▸ **Records for processing**:
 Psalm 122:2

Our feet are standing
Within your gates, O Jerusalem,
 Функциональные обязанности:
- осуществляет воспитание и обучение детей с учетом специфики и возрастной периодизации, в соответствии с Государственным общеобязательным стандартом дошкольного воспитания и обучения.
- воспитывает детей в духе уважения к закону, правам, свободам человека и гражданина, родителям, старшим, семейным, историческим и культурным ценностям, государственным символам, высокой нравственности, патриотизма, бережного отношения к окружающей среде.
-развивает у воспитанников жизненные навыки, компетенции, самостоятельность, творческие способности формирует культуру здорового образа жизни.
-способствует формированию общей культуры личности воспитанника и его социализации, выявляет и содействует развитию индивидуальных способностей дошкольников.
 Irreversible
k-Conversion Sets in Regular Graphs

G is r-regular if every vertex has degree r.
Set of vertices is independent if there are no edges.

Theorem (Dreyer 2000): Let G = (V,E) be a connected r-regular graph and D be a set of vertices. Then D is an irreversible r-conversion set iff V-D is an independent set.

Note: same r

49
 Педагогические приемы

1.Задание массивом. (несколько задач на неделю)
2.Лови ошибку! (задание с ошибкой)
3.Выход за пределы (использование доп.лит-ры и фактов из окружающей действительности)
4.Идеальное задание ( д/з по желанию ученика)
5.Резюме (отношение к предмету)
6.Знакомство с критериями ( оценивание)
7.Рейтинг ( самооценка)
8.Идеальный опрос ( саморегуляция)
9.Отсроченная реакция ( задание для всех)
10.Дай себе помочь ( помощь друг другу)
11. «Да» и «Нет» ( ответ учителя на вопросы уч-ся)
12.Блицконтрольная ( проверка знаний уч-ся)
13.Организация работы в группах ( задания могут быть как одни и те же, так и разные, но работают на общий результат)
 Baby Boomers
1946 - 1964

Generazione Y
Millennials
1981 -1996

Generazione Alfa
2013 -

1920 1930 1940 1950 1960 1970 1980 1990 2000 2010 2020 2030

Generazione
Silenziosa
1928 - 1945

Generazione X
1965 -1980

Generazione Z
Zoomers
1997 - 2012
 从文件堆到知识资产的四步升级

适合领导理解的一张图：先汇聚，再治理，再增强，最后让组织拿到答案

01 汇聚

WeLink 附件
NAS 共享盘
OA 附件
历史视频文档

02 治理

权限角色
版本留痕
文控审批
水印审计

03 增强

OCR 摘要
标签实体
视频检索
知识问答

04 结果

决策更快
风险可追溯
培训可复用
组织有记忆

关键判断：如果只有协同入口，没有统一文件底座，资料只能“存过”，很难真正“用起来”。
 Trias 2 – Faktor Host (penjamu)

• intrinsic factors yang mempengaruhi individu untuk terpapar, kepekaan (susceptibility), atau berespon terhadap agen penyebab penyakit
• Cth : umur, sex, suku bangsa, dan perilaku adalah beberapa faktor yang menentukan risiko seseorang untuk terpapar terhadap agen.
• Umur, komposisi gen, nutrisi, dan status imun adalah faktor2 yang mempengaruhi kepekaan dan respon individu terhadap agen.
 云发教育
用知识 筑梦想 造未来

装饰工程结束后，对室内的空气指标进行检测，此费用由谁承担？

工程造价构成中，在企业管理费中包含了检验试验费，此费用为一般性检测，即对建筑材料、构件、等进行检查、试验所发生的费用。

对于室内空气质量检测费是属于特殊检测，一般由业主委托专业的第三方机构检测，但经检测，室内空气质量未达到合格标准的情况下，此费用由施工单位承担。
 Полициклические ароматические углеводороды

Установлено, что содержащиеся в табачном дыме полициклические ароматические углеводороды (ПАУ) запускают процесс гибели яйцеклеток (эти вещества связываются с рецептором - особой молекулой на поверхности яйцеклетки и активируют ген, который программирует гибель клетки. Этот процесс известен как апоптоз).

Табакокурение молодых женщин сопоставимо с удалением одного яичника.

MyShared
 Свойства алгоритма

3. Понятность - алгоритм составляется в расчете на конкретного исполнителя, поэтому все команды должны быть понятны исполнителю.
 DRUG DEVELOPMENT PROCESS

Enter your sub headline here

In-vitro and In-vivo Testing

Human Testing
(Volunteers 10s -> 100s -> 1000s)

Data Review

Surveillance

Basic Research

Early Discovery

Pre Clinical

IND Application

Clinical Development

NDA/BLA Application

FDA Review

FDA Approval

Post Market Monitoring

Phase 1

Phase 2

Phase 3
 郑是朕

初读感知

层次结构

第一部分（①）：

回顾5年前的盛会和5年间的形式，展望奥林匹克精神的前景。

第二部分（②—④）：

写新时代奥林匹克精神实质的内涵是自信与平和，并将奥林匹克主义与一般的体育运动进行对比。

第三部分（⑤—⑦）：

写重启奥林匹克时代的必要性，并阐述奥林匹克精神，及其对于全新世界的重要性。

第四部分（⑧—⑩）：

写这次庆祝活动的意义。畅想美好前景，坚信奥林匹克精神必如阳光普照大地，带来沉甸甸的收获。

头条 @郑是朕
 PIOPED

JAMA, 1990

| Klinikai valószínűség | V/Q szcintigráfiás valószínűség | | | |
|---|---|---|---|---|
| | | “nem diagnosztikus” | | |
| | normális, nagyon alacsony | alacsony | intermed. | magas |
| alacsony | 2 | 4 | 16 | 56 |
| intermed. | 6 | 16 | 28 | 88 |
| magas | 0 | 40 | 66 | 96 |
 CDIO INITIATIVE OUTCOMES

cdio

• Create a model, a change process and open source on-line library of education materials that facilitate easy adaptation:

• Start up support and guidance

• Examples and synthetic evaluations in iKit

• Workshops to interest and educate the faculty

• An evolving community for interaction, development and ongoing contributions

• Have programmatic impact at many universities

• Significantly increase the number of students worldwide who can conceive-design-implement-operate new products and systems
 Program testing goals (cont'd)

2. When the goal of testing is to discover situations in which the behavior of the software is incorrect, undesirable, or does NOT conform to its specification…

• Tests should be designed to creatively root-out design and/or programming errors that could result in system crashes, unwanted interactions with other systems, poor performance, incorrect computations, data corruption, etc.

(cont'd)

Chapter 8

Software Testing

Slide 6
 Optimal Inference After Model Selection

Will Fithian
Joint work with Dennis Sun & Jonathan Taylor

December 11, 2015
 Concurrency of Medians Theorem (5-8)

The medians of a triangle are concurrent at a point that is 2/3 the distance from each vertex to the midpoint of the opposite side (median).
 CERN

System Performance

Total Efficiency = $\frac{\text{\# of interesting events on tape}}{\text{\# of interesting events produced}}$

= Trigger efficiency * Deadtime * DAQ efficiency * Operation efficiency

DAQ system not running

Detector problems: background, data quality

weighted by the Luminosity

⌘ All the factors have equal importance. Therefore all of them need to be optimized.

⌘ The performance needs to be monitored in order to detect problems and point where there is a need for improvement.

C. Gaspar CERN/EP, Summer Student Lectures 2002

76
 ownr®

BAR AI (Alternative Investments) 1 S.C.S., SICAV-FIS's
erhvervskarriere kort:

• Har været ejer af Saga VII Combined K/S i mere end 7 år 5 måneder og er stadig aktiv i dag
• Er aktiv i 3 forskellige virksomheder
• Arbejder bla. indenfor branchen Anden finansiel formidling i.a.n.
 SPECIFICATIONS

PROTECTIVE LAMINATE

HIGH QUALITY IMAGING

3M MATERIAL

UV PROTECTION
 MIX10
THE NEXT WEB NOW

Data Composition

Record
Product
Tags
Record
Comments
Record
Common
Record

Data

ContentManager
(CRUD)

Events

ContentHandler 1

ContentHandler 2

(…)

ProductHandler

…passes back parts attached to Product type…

▸ **What the task requires**: Working from the material above, restate word for word the lines between the line with "40 | 66 | 96 |" and the line with "interesting events on", both included, and only those.

▸ **Problem solution**:
| magas | 0 | 40 | 66 | 96 |
 CDIO INITIATIVE OUTCOMES

cdio

• Create a model, a change process and open source on-line library of education materials that facilitate easy adaptation:

• Start up support and guidance

• Examples and synthetic evaluations in iKit

• Workshops to interest and educate the faculty

• An evolving community for interaction, development and ongoing contributions

• Have programmatic impact at many universities

• Significantly increase the number of students worldwide who can conceive-design-implement-operate new products and systems
 Program testing goals (cont'd)

2. When the goal of testing is to discover situations in which the behavior of the software is incorrect, undesirable, or does NOT conform to its specification…

• Tests should be designed to creatively root-out design and/or programming errors that could result in system crashes, unwanted interactions with other systems, poor performance, incorrect computations, data corruption, etc.

(cont'd)

Chapter 8

Software Testing

Slide 6
 Optimal Inference After Model Selection

Will Fithian
Joint work with Dennis Sun & Jonathan Taylor

December 11, 2015
 Concurrency of Medians Theorem (5-8)

The medians of a triangle are concurrent at a point that is 2/3 the distance from each vertex to the midpoint of the opposite side (median).
 CERN

System Performance

Total Efficiency = $\frac{\text{\# of interesting events on tape}}{\text{\# of interesting events produced}}$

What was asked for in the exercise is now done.